His sharp features softened under the influence of a permanent half smile, his
voice thrummed in a delicate ripple across a becalmed expanse, offering him a
timelessness which everyone must feel effect of. He was faultless, impeccable
in feature and in fact, his silent steps and studied propriety betraying a
well-bred ease of manner that belonged rather to a baronet than it did to a
merchant. He glided into the corner and presented the gallery with a stately
wave of the hand, his robes undulating in perfect approbation with his graceful
gesture, and Alasdair could not but admire him.
“I hope
you realize, Teague,” said Alasdair quietly, “how unfair it is that Lucentians
can be so striking well into their later years.”
“Not
all of us age well,” said Teague, though his satisfied looks were speaking a
different conviction. “I’m told King Reneldin always looked twice his age, but
that information comes from the person who mounted his head after he cut it off
in the middle of the royal plaza.”
“Danaco
falls into the category of those who will always be attractive regardless of
age.”
“Worldly
lords never grow old, Alasdair,” said Boudicca. “They only ripen and hope no
one notices, the sea breezes and foreign air only curing what was made perfect
long ago.”
“We
Frewyns ferment,” Sheamas proclaimed. “Aye, we got a few what look like they
were trained up in the potato patch, but we age right well when we want to.
Look at Da.”
Jaicobh
was perfectly insensible of his son’s praise, but once he realized they were
talking about him and how well he had aged, he smiled and held back a sneeze
that was trying to escape by pinching the bridge of his nose.
“Looking
a hundred years younger than you should look is what happens when you stay out
of society for the better part of a century and then have the good fortune to
die before decrepitude can set in,” Boudicca observed. “It is also what happens
when half of your lineage descends from a line of people who do not age until
they reach two-hundred.”
Sheamas
nodded. “Aye, that’s fair.”
Hathanta
and the children began busying themselves about the mixing station, examining
all the mortars and mixes, and determining that the party did not come with any
particular interest in any one product, curiosity overcame propriety, and the
merchant soon interposed with, “I suppose you did not come to sample the latest
imports, but instead came to ask me something.”
“We did, actually,” said
Alasdair, rousing himself from inspecting a series of ampoules beside him.
“I am,
of course, pleased to see His Majesty and his royal party in my shoppe at
anytime,” the merchant continued, and then, with a glance or two at Teague, he
added, “but when the king arrives with his Right Hand and his High Commander, I
must ask if this visit concerns some delicate information.”
He gave
them a conscious look, and Alasdair shifted closer to Teague.
“Is he
a spy?” Alasdair asked, in an audible whisper, and without waiting for an
answer, he added, “He’s a spy, isn’t he. He’s one of Ladrei’s men. He has
agents in all of these shoppes.”
“He’s
not an agent that I know about,” said Teague, “but to be fair, sire, all
foreign merchants do gather information in a sense, even if they don’t mean to
do it for profit. My father would overhear important information by just
trading his textiles.”
Here
was a glare. “Your father was a spy, Teague.”
“But a
successful merchant first.”
“I am
not one of the Prince’s agents, Your Majesty,” said the merchant, with a polite
bow, “nor am I an operative for the Baracan or the guilds.”
“You
did not say you weren’t a spy, however,” was Boudicca’s smiling observation.
The
merchant laughed and folded his hands.“How kind of you to notice, Commander.

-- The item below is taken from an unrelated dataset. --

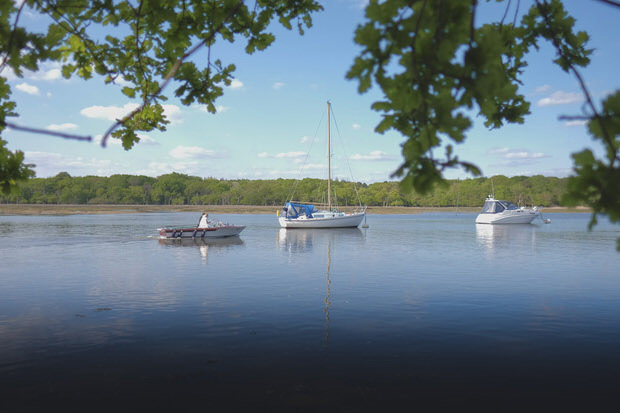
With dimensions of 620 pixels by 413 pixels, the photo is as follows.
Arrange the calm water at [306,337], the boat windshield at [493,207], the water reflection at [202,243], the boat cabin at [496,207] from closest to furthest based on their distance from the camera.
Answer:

An
unconscious oversight, I assure you. I am not, nor have I ever been, a spy for
any country, government, or organization. I understand that given the history
of Lucentian merchants being sent abroad for intelligence purposes, you would
suspect me, but my life is much less interesting than that. I’m a chemist, a
herbalist, and an aesthetician, but of course, a suspicious mind would say that
these are only distractions from my real profession.”
“A
suspicious mind would,” Teague acknowledged.
A
conscious smile was exchanged here, and Teague cherished a quiet mirth, leaving
Alasdair to wonder whether the merchant was agent at last.